Using data from the Nigeria HIV/AIDS Indicator and Impact Survey (NAIIS) (July-December 2018), we conducted a geospatial analysis estimating three key programmatic indicators: prevalence of HIV infection among adults (aged 15-64 years); antiretroviral therapy (ART) coverage among adults living with HIV; and viral load suppression (VLS) rate among adults living with HIV.
We used an ensemble modeling method called stacked generalization to analyze available covariates and a geostatistical model to incorporate the output from stacking as well as spatial autocorrelation in the modeled outcomes. Separate models were fitted for each indicator. Finally, we produced raster estimates of each indicator on an approximately 5×5-km grid and estimates at the sub-state/local government area (LGA) and state level.

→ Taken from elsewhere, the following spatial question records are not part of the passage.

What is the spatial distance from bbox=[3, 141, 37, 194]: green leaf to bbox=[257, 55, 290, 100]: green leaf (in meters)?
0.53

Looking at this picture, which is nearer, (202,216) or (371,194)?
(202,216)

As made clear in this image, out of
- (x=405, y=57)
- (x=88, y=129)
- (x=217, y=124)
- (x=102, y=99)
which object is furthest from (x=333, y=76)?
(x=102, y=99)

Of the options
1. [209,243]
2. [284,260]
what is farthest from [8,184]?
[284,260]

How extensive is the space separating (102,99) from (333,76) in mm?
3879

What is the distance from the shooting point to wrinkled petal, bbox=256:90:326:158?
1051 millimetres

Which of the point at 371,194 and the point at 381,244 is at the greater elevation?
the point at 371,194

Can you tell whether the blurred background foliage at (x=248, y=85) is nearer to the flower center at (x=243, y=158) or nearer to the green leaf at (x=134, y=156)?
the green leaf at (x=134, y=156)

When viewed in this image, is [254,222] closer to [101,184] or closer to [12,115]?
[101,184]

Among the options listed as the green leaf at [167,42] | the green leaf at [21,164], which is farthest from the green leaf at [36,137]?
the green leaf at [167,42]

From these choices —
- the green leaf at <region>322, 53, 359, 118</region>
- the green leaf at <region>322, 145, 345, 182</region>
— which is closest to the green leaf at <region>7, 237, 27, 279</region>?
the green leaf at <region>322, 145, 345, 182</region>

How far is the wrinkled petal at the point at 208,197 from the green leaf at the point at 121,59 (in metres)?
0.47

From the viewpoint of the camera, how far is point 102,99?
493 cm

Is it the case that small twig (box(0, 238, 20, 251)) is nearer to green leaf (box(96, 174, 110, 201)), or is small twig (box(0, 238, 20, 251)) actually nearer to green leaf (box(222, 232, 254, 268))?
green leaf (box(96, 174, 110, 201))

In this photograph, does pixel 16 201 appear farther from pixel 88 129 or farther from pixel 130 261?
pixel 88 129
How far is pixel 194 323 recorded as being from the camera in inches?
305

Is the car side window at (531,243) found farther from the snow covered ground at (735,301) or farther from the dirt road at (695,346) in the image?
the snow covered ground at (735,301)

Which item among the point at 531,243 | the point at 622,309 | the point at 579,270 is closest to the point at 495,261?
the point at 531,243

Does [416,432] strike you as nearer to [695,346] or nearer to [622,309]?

Estimates for all three indicators varied both within and between states. While state-level HIV prevalence ranged from 0.3% (95% uncertainty interval [UI]: 0.3%-0.5%]) to 4.3% (95% UI: 3.7%-4.9%), LGA prevalence ranged from 0.2% (95% UI: 0.1%-0.5%) to 8.5% (95% UI: 5.8%-12.2%). Although the range in ART coverage did not substantially differ at state level (25.6%-76.9%) and LGA level (21.9%-81.9%), the mean absolute difference in ART coverage between LGAs within states was 16.7 percentage points (range, 3.5-38.5 percentage points). States with large differences in ART coverage between LGAs also showed large differences in VLS-regardless of level of effective treatment coverage-indicating that state-level geographic targeting may be insufficient to address coverage gaps.
Geospatial analysis across the HIV continuum of care can effectively highlight sub-state variation and identify areas that require further attention in order to achieve epidemic control. By generating local estimates, governments, donors, and other implementing partners will be better positioned to conduct targeted interventions and prioritize resource distribution.
尽管特定于地理位置的数据有助于针对艾滋病毒预防和治疗策略,但尼日利亚依赖国家和州级别的数据来制定政策和干预计划。我们计算了尼日利亚艾滋病毒护理连续体的州以下估计数。
利用 2018 年 7 月至 12 月尼日利亚艾滋病毒/艾滋病指标和影响调查(NAIIS)的数据,我们进行了一项地理空间分析,估计了三个关键的规划指标:成年人(15-64 岁)中艾滋病毒感染的流行率;艾滋病毒感染者中的抗逆转录病毒疗法(ART)覆盖率;艾滋病毒感染者中的病毒载量抑制率(VLS)。
我们使用一种名为堆叠概括的集成建模方法来分析可用的协变量,并使用地质统计学模型将堆叠的输出以及模型结果中的空间自相关纳入其中。为每个指标分别拟合模型。最后,我们在大约 5x5 公里的网格上生成每个指标的栅格估计值,并在州和地方政府区(LGA)级别生成估计值。
所有三个指标的估计值在州内和州间均有差异。虽然州级艾滋病毒流行率从 0.3%(95%置信区间[UI]:0.3%-0.5%])到 4.3%(95% UI:3.7%-4.9%)不等,但 LGA 的流行率从 0.2%(95% UI:0.1%-0.5%)到 8.5%(95% UI:5.8%-12.2%)不等。尽管州级和 LGA 级别的 ART 覆盖率范围没有实质性差异(25.6%-76.9%和 21.9%-81.9%),但州内 LGA 之间的 ART 覆盖率的平均绝对差异为 16.7 个百分点(范围为 3.5-38.5 个百分点)。ART 覆盖率在 LGA 之间差异较大的州,无论有效治疗覆盖率水平如何,VLS 的差异也很大-表明州级地理定位可能不足以解决覆盖差距。
艾滋病毒护理连续体的地理空间分析可以有效地突出州以下的差异,并确定需要进一步关注的领域,以实现疫情控制。通过生成地方估计值,政府、捐助者和其他实施伙伴将能够更好地进行有针对性的干预,并优先分配资源。